Disinformation: 22 Media Myths That Undermine the War on Terror by Richard Miniter—is terrorism caused by poverty? Did Saddam Hussein ever have WMDs? Just what did the Bush Administration really say about Iraq’s oil? Terrorism reporter Richard Miniter presents a well-researched, matter-of-fact collection of falsehoods and rebuttals that no conservative should be without.

The West’s Last Chance: Will We Win the Clash of Civilizations? by Tony Blankley—a sobering look at the spread of militant Islam around the globe, the future of Europe, and what America can & should do about both.
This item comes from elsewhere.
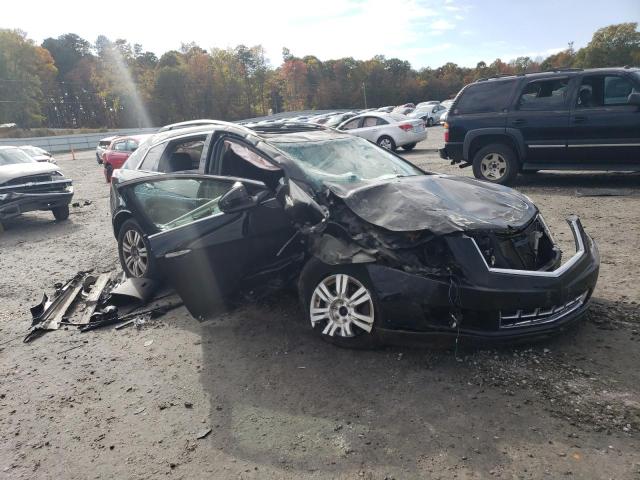 CADILLAC SRX LUXURY 2016 with VIN 3GYFNEE3XGS504452 - Photo from auction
Pro-Life Answers to Pro-Choice Arguments by Randy Alcorn—an absolute must-have reference for any pro-lifer, this is a comprehensive, carefully-researched, rationally-argued collection of every contentious aspect of abortion and other life-related issues.
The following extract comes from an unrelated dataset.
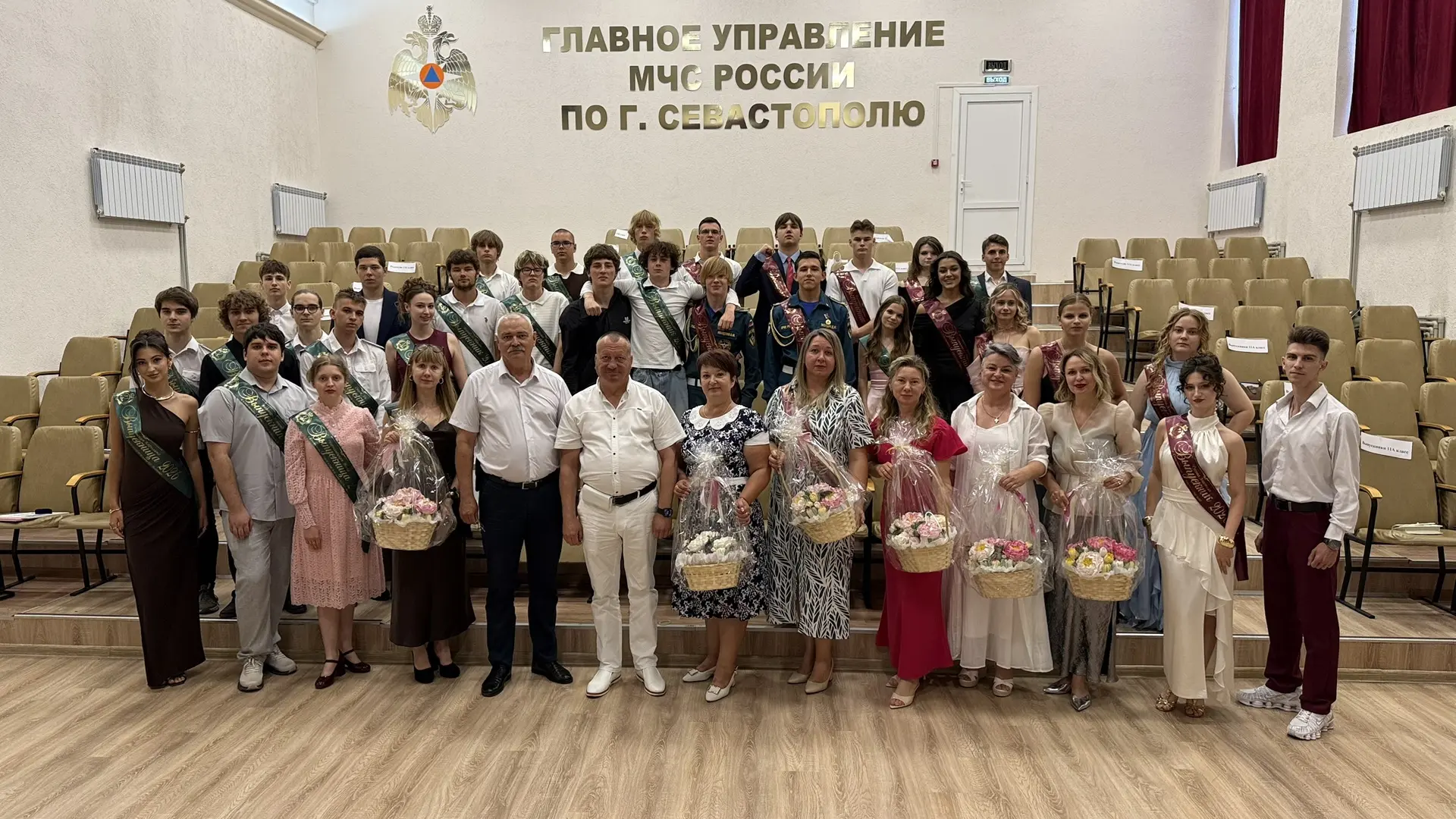 Выпускной‑2026: прощай, школа — здравствуй, будущее!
What’s So Great about Christianity by Dinesh D’Souza—D’Souza turns the New Atheists’ favorite tool—reason—against them in this an accessible and eloquent defense of Christianity’s theological claims, rationality, and impact on human history.

What’s So Great about America by Dinesh D’Souza—an invaluable defense of the United States’ good name against the usual slander of America as being a force for racism and imperialism throughout her history.  Not only does D’Souza show that we’re much better than the Left gives us credit for, he also reveals that where we have erred, we’re far from unique among the nations of the world.

The Great Divorce by CS Lewis—Lewis’s classic is a unique, captivating tour of the afterlife, raising thought-provoking questions as to the nature of heaven and hell, and offering powerful insights pertaining to human failing, God’s love, and redemption.

Myths, Lies, and Downright Stupidity: Get Out the Shovel—Why Everything You Know Is Wrong by John Stossel—a wide array of easily-digestible explanations as to why the conventional wisdom on healthcare, education, and all sorts of other issues just isn’t all it’s cracked up to be.

How to Talk to a Liberal (If You Must): The World According to Ann Coulter—all of Ann Coulter’s books (High Crimes & Misdemeanors, Slander, Treason, Godless, If Democrats Had Any Brains They’d Be Republicans, and Guilty) are powerhouse works of argumentation that belong on every conservative’s bookshelf, but this one deserves special attention. As a compilation of Coulter columns over the years (including several director’s cuts and never-before-seen gems), How to Talk to a Liberal tackles just about every issue under the sun as only Ann can, making it the definitive collection of Coulter thought and an excellent primer on conservatism.